Carlton selects new superintendent
After many months of searching and interviewing, the Carlton School Board finally had narrowed their choice for superintendent from 16 down to two equally great candidates.
During the board meeting Monday night, the board discussed the pros and cons of each candidate and, in the end, voted for Gwen Carman to replace Peter Haapala, who had retired last year but stayed on as a part-time contracted superintendent until the school district found someone new.
The board had hired consultant Bruce Miles from Big River Group to aid in the search, which began this fall.
The board began their quest by hosting a meeting with the employees and community to find out what they wanted in a superintendent, then the real work began.
The board sorted through the 16 original candidates and narrowed it down to five. They emailed the final five candidates several questions, and each candidate responded with about 15 pages of answers, which the board members then pored over.
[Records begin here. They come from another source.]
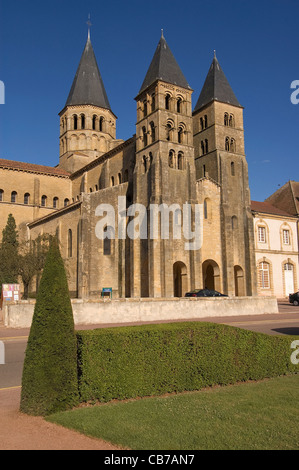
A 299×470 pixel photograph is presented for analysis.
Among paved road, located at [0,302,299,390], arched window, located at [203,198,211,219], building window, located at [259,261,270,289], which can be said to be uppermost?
arched window, located at [203,198,211,219]

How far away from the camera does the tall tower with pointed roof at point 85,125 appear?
57256 mm

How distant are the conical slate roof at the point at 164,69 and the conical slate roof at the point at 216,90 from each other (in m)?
4.35

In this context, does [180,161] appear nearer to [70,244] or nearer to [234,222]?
[234,222]

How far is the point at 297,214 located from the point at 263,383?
42.7 meters

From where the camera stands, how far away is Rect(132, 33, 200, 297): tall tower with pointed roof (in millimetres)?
35062

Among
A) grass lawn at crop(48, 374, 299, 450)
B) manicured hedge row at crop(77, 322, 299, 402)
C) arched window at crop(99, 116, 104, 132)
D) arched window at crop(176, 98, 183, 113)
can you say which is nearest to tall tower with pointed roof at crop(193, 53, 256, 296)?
arched window at crop(176, 98, 183, 113)

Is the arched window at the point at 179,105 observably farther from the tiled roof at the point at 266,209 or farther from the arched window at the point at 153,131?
the tiled roof at the point at 266,209

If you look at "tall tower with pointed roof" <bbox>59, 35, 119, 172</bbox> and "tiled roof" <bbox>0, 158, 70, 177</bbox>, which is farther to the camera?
"tall tower with pointed roof" <bbox>59, 35, 119, 172</bbox>

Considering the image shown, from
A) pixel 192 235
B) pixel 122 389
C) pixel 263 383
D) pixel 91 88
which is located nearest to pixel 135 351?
pixel 122 389

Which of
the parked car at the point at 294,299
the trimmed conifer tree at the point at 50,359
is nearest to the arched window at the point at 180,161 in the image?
the parked car at the point at 294,299

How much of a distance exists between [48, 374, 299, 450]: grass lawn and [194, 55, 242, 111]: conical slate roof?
4014 cm

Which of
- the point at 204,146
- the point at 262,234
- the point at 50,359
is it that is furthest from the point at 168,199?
the point at 50,359

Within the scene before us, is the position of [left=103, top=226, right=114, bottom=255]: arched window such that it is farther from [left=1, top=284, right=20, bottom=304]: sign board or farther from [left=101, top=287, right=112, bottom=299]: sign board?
[left=1, top=284, right=20, bottom=304]: sign board

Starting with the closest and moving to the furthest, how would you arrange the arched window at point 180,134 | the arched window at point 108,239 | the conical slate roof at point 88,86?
the arched window at point 108,239 → the arched window at point 180,134 → the conical slate roof at point 88,86
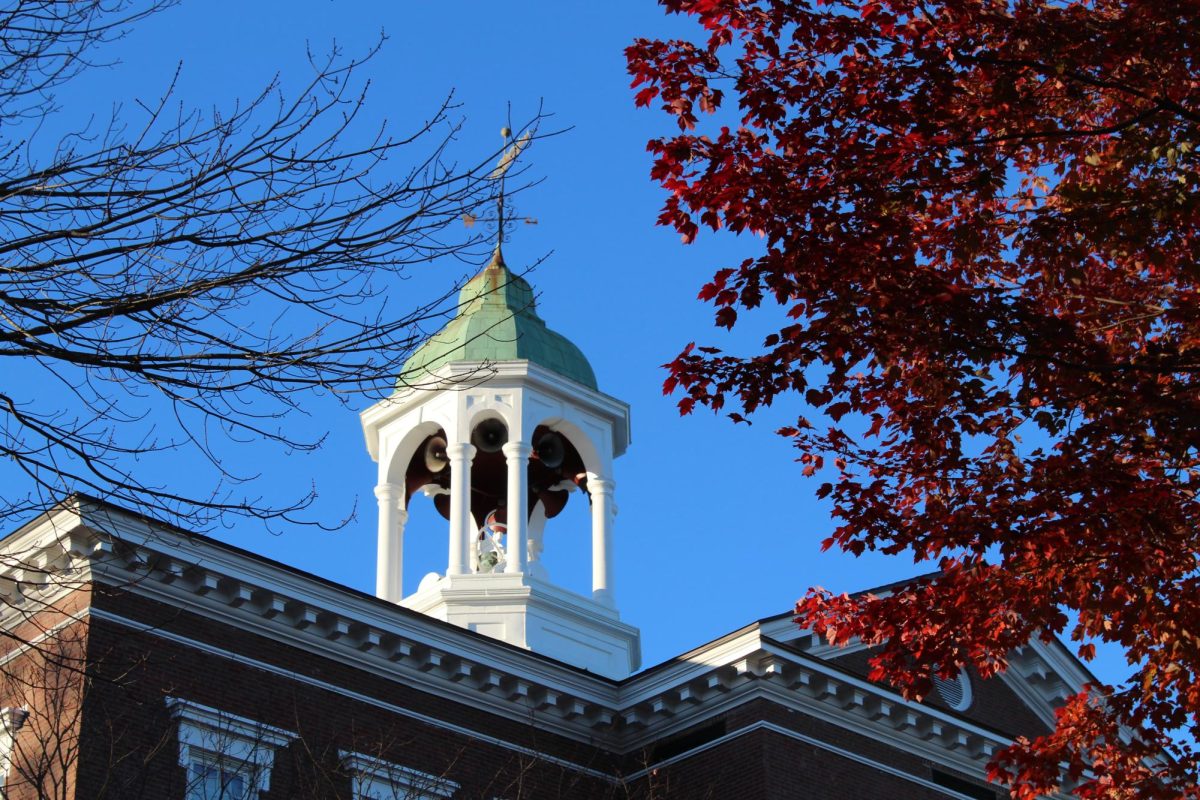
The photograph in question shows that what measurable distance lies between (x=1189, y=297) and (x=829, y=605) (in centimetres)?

Finally, the board checked several references for each candidate, holding them on a conference call so everyone could participate asking questions and clarifying answers.
The school district administrators then met with the final two candidates for several interviews, plus each prepared a 20-minute presentation.
“They did more work on their own than most schools do,” Miles said.
Everyone agreed the final candidates were great options, but who would best fit into the job and community?
“We are lucky to be in this position,” Chairperson Julianne Emerson said.
Before making a decision at the meeting, board members asked for the feedback from the administrators and Emerson obliged, reading off the information.
While they were even on many qualifications, it came down to a few details in the neck-and-neck finale.
“They are both awesome candidates,” Director Sue Karp said.
The board members agreed that Carman had solid experience with finances, grant writing, referendums and student diversity, all very important skills for a new superintendent.
“I would have more trust and confidence in Gwen organizing when it comes to the referendum,” director Michael Gay said.
Several members of the board felt that Carman would also be able to effectively deal with conflicts, if they arose.
“We put them through the hoops,” Emerson said with a laugh, “It was not an easy decision.”
Either candidate could have started sooner than Haapala’s June 30 end date.
When asked how soon she would like to see the new superintendent start, Emerson immediately replied, “Tomorrow!”
“As a board, we are appreciative of Superintendent Haapala’s hard work and efforts over the years and his assistance with the transition to Gwen,” Emerson said.
The board voted unanimously to make Carman an offer in early January 2016 to become the new superintendent for Carlton School District.
Carman is presently Region 3 Early Childhood Professional Development Facilitator with the Minnesota Regional Centers for Excellence for Young Children with Disabilities, Northland Special Education Cooperative, in Virginia, Minn. She is also presently pursuing an Ed.S. degree in education administration and Director of Special Education Certificate.